Harput’un Bizanslıların hakimiyetine ikinci defa geçişi 10. asra rastlar. Bizanslıların İslam alemine karsı giriştikleri büyük seferlerin ilk hedefi daima Harput olmuştur. Nitekim, ilk taarruzda Bizanslılar Harput’u ele geçirmişler ve burada bir vilayet teşkilatı kurarak kaleleri tahkim etmişlerdir. Bizans tarihinde Harput, bugünkü söyleyişe çok yakın olarak “Harpote” diye geçmektedir. Aslında Harput bölgesi de “Mesopotamia” olarak adlandırılmaktadır. Harput’ta Bizans hakimiyeti aşağı yukarı 11. asrin sonuna kadar devam etmiştir.

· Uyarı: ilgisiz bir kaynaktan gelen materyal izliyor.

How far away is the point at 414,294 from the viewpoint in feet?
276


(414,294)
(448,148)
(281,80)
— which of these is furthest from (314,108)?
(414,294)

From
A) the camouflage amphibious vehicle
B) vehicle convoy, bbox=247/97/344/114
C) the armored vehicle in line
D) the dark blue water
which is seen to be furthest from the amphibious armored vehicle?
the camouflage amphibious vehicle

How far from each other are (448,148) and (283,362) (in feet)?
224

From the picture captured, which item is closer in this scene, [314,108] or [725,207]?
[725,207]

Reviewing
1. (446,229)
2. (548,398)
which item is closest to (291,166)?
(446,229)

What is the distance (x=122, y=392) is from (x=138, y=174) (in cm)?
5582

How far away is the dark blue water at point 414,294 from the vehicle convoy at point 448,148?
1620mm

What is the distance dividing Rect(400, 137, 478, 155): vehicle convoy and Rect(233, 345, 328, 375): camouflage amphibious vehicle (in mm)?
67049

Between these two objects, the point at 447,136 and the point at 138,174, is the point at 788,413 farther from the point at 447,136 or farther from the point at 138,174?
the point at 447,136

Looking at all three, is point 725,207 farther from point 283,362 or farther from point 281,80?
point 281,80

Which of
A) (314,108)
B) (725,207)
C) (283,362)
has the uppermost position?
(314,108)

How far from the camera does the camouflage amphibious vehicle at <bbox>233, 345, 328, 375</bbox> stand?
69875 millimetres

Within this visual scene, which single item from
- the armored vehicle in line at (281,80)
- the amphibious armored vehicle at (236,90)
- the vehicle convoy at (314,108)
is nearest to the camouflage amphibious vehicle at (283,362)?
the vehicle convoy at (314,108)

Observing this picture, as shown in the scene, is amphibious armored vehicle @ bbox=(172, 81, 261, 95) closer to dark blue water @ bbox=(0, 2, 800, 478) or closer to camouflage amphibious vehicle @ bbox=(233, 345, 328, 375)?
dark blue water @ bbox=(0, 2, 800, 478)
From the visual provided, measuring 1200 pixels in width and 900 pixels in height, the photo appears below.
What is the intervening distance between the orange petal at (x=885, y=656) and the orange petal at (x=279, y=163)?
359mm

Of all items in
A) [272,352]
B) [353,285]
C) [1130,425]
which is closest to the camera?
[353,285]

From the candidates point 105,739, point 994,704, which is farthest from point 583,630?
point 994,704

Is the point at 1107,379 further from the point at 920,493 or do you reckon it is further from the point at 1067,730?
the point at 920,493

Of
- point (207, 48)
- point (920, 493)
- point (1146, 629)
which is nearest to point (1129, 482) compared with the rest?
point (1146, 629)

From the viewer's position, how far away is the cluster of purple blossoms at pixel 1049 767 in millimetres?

Harput ve çevresi, 26 Ağustos 1071 Malazgirt muharebesinden sonra kesin olmamakla beraber 1085 yılında Türklerin eline geçmiştir. Bu ise Selçuklular devrine rastlamaktadır. Harput’un ilk Türk hakimi Çubuk Bey’dir. Çubuk Bey, burada diğer Selçuk ümerası gibi Selçuklu Sultanına bağlı olmak şartıyla bir Hükümet kurmuştur. Kendisine oğlu Mehmet Bey, halef olduğu içindir ki, Harput tarihinde bu devire “Çubukoğulları Devri” denir. Çubukoğulları ve onlarla birlikte gelen Türkmenlerin Harput halkının ecdadını teşkil ettiğine şüphe kalmamıştır.
Harput’un Türkler tarafından alınmasına kadar sadece müstahkem bir kale hüviyetinde kalan bu yer, Türklerle beraber büyüyen bir şehir haline gelmiştir. Çubukogulları devrinden sonra Harput’ta “Artukoğulları Devri” baslar. 12. asrin ilk yıllarında başlayan bu devir, 1234 yılına kadar devam etmiştir. Artukoğullarının, Türkmenleriyle beraber Doğu Anadolu’ya gelip yerleşmelerinden sonradır ki bir kolda Harput’a gelmiştir. Bunlara bu sebeple “Harput Artukluları” denmektedir.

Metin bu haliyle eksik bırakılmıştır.